- _TASKS FOR THIS EXERCISE_
1) From the text on gout and excess weight, write out word for word the stretch that opens with the words "Excess weight increases" and closes with "than healthy-weight people.".
2) Pick up the text on gout and excess weight after its last sentence and keep writing it.

Excess weight increases your risk of gout and health problems that go along with it.

Why Fat Matters

Gout occurs when excess uric acid builds up in your body, causing sharp crystals to lodge in your joints. Uric acid naturally forms when you break down purines — a compound found in most foods, but especially red meat, shellfish and beer. Normally, uric acid is eliminated through the kidneys. But the more you weigh, the less efficiently your kidneys work. This puts you at higher risk of gout — a tenfold or more risk for the heaviest people, according to gout expert Hyon Choi, MD, a professor of medicine and director of clinical epidemiology in rheumatology at Massachusetts General Hospital in Boston. You’re also more likely to develop gout a decade sooner than healthy-weight people. 
 
Where you put on pounds matters, too. People who have visceral fat (belly fat) – even if they’re not technically overweight – are more likely to develop gout. That may be because belly fat produces more of the inflammatory chemicals that can trigger the disease than does subcutaneous fat (like on your thighs). 

Other Health Problems

People with gout tend to have other serious health problems, including diabetes, high blood pressure, heart disease and stroke. Studies suggest that inflammation is the common thread, not gout itself. Obesity also is a risk factor for several of these comorbidities. Gout’s not just a “pain in the big toe – it affects other organs, too, including the heart, says Jasvinder Singh, MD, a gout researcher and professor of medicine and epidemiology at the University of Alabama, Birmingham.

- _DATA EXTRACT_
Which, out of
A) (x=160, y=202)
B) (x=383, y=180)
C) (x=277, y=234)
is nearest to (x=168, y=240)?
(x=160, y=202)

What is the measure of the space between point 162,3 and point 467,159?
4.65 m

...

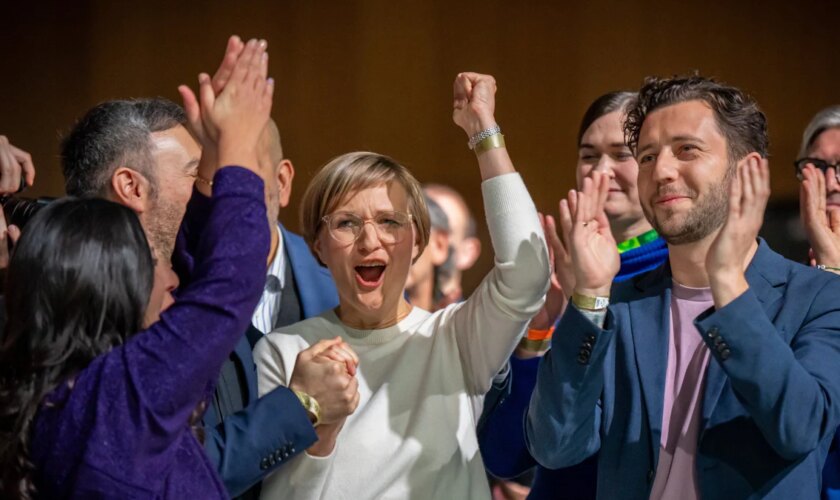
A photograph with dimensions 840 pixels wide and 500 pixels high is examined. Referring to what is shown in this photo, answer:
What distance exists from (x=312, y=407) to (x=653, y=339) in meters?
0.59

==

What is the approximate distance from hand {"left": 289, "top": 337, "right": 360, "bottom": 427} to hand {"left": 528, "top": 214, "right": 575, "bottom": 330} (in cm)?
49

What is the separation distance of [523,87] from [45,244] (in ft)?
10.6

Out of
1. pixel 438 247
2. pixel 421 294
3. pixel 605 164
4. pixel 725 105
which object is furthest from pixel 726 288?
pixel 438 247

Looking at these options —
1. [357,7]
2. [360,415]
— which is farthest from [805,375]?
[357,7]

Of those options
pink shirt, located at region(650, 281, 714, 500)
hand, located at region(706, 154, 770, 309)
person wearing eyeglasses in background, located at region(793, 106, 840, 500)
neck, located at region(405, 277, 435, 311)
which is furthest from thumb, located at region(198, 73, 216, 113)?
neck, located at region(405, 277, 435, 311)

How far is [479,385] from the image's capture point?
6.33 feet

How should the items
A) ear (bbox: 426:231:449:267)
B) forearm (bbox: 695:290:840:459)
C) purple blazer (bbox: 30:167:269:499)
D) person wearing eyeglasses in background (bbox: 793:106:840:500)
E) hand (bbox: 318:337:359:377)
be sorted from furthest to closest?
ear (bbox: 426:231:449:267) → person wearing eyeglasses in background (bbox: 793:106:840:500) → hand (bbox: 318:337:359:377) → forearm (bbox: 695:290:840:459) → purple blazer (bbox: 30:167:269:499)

- _YOUR RESPONSES_
1)
Excess weight increases your risk of gout and health problems that go along with it.

Why Fat Matters

Gout occurs when excess uric acid builds up in your body, causing sharp crystals to lodge in your joints. Uric acid naturally forms when you break down purines — a compound found in most foods, but especially red meat, shellfish and beer. Normally, uric acid is eliminated through the kidneys. But the more you weigh, the less efficiently your kidneys work. This puts you at higher risk of gout — a tenfold or more risk for the heaviest people, according to gout expert Hyon Choi, MD, a professor of medicine and director of clinical epidemiology in rheumatology at Massachusetts General Hospital in Boston. You’re also more likely to develop gout a decade sooner than healthy-weight people.

2)
Lifestyle Matters

Your diet’s really important in gout; certain foods are known to trigger attacks. But a diet that simply eliminates purine-rich foods may not be enought. A better approach, doctors say, is to adopt an all-round healthy way of eating such as the DASH or Mediterranean diet. Both limit red meat, sugar and processed foods and focus on fresh fruits and vegetables, some whole grains and healthy fats like olive oil. Exercise and weight loss also bring down uric acid levels and help prevent gout flares. In one small trial, patients who lost 16 pounds dropped their uric acid levels by 3 points. 
 
“Lifestyle matters a lot in gout, like it does for diabetes. You can control gout if you really stick to good lifestyle choices,” Dr. Choi says. 

Medications

There are two schools of thought about the use of uric acid-lowering medications for gout. Some doctors think they’re mainly necessary for people who have many gout attacks, kidney stones or uric acid deposits called tophi. Others believe anyone who has had one or two gout attacks should take them. These drugs have not been shown to prevent conditions often associated with gout like heart and kidney disease, and they can have serious side effects. The Food and Drug Administration (FDA) issued its strongest safety warning for the gout drug febuxostat (Uloric). A post-marketing study found a higher risk of death with febuxostat than with a rival gout medicine, allopurinol (Zyloprim). Be sure to discuss the risks and benefits of gout medication with your doctor.